┌────────

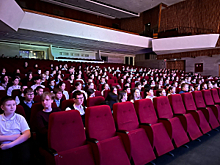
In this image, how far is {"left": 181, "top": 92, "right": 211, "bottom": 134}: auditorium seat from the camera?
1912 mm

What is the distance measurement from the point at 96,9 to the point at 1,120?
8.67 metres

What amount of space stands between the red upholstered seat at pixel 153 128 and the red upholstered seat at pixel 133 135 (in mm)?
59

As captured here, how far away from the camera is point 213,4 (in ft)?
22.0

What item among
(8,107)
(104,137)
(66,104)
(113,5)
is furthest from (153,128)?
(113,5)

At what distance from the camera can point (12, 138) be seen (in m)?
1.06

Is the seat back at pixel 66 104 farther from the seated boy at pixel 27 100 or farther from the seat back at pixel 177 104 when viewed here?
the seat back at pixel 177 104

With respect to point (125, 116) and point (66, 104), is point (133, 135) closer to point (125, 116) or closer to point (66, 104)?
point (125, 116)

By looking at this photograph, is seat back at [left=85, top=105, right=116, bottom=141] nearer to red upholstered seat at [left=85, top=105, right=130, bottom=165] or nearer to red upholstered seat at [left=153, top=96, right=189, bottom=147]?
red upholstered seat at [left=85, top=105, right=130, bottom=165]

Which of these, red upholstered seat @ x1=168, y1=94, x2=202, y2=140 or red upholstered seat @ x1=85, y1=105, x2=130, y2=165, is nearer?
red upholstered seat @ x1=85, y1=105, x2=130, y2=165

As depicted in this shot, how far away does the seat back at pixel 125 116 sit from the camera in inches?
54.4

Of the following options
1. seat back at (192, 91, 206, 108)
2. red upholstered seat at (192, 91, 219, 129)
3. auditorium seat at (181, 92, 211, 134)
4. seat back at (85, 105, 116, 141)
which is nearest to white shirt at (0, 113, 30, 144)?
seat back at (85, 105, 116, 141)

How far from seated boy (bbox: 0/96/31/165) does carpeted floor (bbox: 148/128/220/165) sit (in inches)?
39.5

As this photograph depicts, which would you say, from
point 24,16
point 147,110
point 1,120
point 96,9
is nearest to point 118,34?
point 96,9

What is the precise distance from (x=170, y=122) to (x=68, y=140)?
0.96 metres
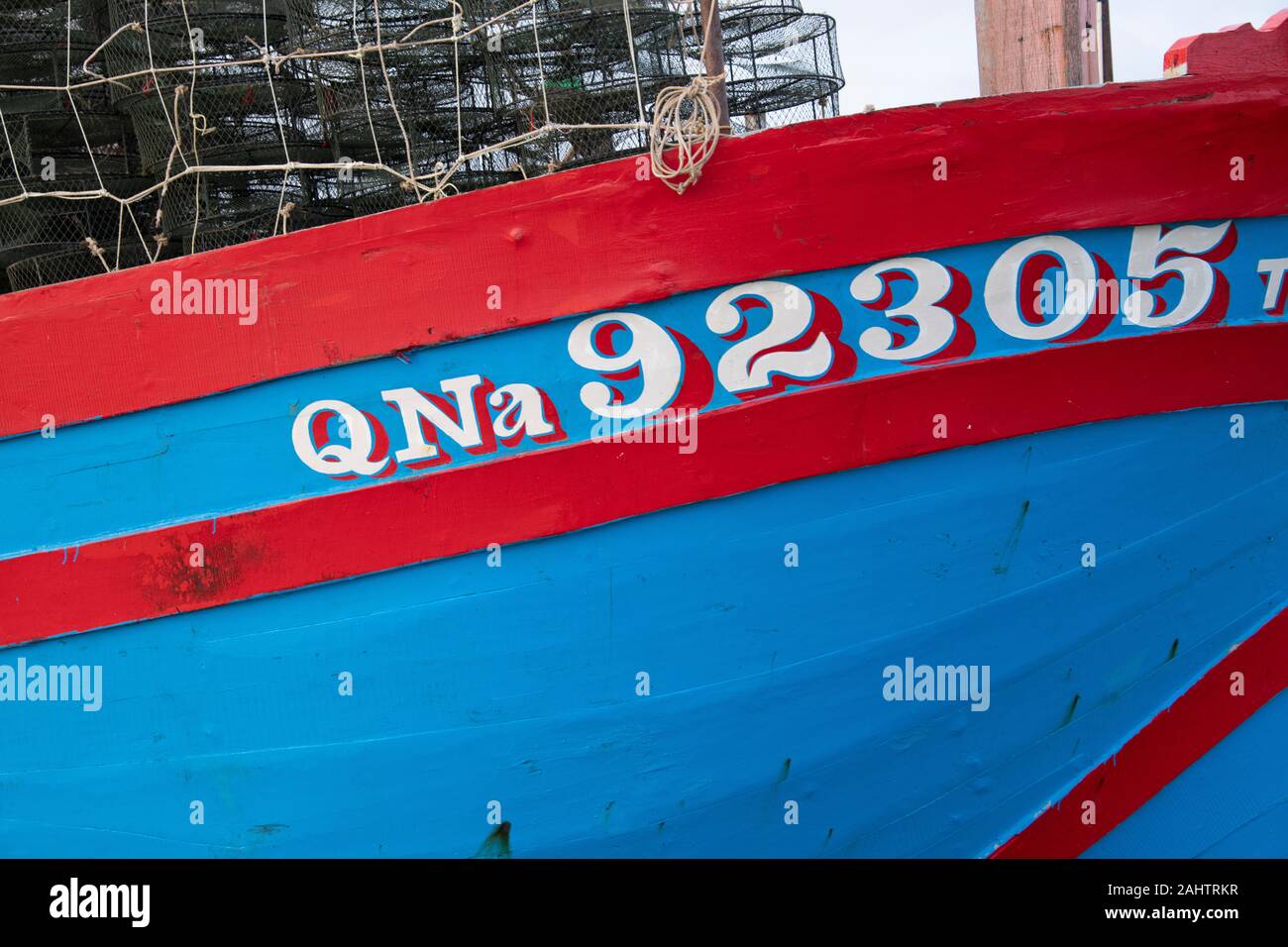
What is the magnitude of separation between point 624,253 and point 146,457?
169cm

└────────

■ Stated goal
Could you write out the listing again with "auditorium seat" replaced by "theater seat" wherever it occurs, changing nothing else and leaving out the pictures?

■ Completed task
In this image, how far is {"left": 181, "top": 92, "right": 211, "bottom": 134}: theater seat from the camera?
1912 mm

What is the distance measurement from the point at 96,9 to the point at 1,120?
8.67 metres

What amount of space stands between the red upholstered seat at pixel 153 128 and the red upholstered seat at pixel 133 135 (in mm)?
59

As captured here, how far away from the camera is point 213,4 (in ft)?
22.0

What item among
(8,107)
(104,137)
(66,104)
(113,5)
is furthest from (153,128)?
(113,5)

At what distance from the camera can point (12, 138) be seen (in m)?
1.06

Is the seat back at pixel 66 104 farther from the seated boy at pixel 27 100 or farther from the seat back at pixel 177 104 when viewed here?
the seat back at pixel 177 104

With respect to point (125, 116) and point (66, 104), is point (133, 135) closer to point (125, 116) or closer to point (66, 104)?
point (125, 116)

By looking at this photograph, is seat back at [left=85, top=105, right=116, bottom=141] nearer to red upholstered seat at [left=85, top=105, right=130, bottom=165] or nearer to red upholstered seat at [left=153, top=96, right=189, bottom=147]?
red upholstered seat at [left=85, top=105, right=130, bottom=165]

Which of these, red upholstered seat @ x1=168, y1=94, x2=202, y2=140 or red upholstered seat @ x1=85, y1=105, x2=130, y2=165, is nearer?
red upholstered seat @ x1=85, y1=105, x2=130, y2=165

As depicted in this shot, how far away does the seat back at pixel 125 116 sit from the camera in inches?
54.4

Of the following options
1. seat back at (192, 91, 206, 108)
2. red upholstered seat at (192, 91, 219, 129)
3. theater seat at (181, 92, 211, 134)
4. seat back at (85, 105, 116, 141)
which is nearest to white shirt at (0, 113, 30, 144)?
seat back at (85, 105, 116, 141)

How far from seated boy (bbox: 0/96/31/165) does carpeted floor (bbox: 148/128/220/165) sit (in inches)?
39.5

As this photograph depicts, which would you say, from
point 24,16
point 147,110
point 1,120
point 96,9
is nearest to point 118,34?
point 96,9

What is the precise distance from (x=170, y=122) to (x=68, y=140)?
0.96 metres
What is the magnitude of separation between point 624,253 and point 146,457?
169cm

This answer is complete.